Determining the solution conformational entropy of oligosaccharides by SEC with on-line viscometry detection.

Carbohydr Polym 2014 Jun 16;106:230-7. Epub 2014 Feb 16.

Chemical Sciences Division, National Institute of Standards & Technology (NIST), 100 Bureau Drive, Mail Stop 8392, Gaithersburg, MD 20899, USA. Electronic address:

Introduced here is a method for determining the solution conformational entropy of oligosaccharides (-ΔS) that relies on the on-line coupling of size-exclusion chromatography (SEC), an entropically-controlled separation technique, and differential viscometry (VISC). Results from this SEC/VISC method were compared, for the same injections of the same sample dissolutions and under identical solvent/temperature conditions, to results from a benchmark SEC/differential refractometry (SEC/DRI) method which has been applied successfully over the last decade to determining -ΔS of a variety of mono-, di-, and oligosaccharides.
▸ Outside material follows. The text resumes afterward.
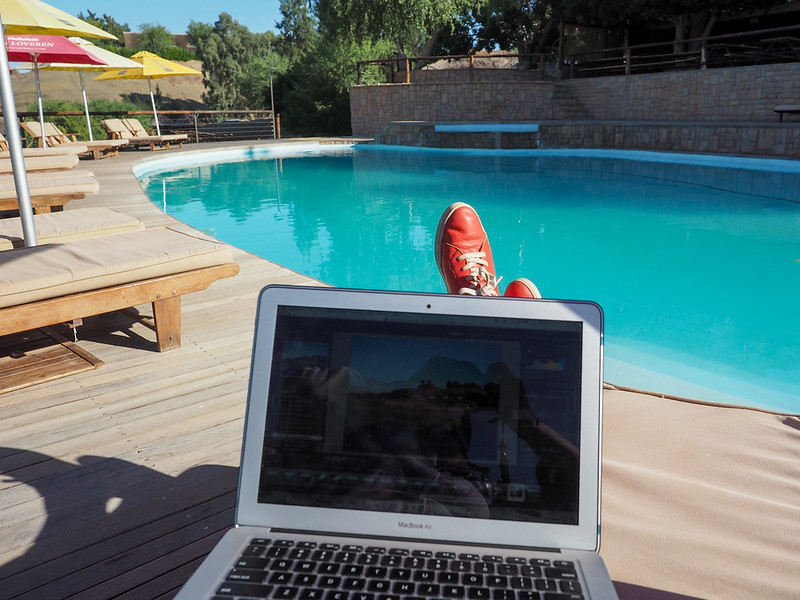 Blogging office in Africa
The accuracy (as compared to SEC/DRI) and precision of SEC/VISC were found to be excellent, as was the sensitivity of the viscometer in the oligomeric region. The experiments presented here contrast three sets of (1→4)-β-d-oligosaccharides, namely manno-, cello-, and N-acetylchitooligosaccharides of degree of polymerization (DP) 2 through 6. For each series, the dependence of -ΔS on DP was found to be monotonic while, between series, differences at each DP could be ascribed to either the additional degrees of freedom imparted by large, multi-atomic substituent groups, or to the presence or absence of additional intramolecular hydrogen bonds, depending on the axial versus equatorial arrangement of particular hydroxyl groups. An hypothesis is advanced to explain the unexpectedly high sensitivity of viscometric detection for low-molar-mass analytes. The method presented can be extended to the analysis of oligosaccharides other than those studied here.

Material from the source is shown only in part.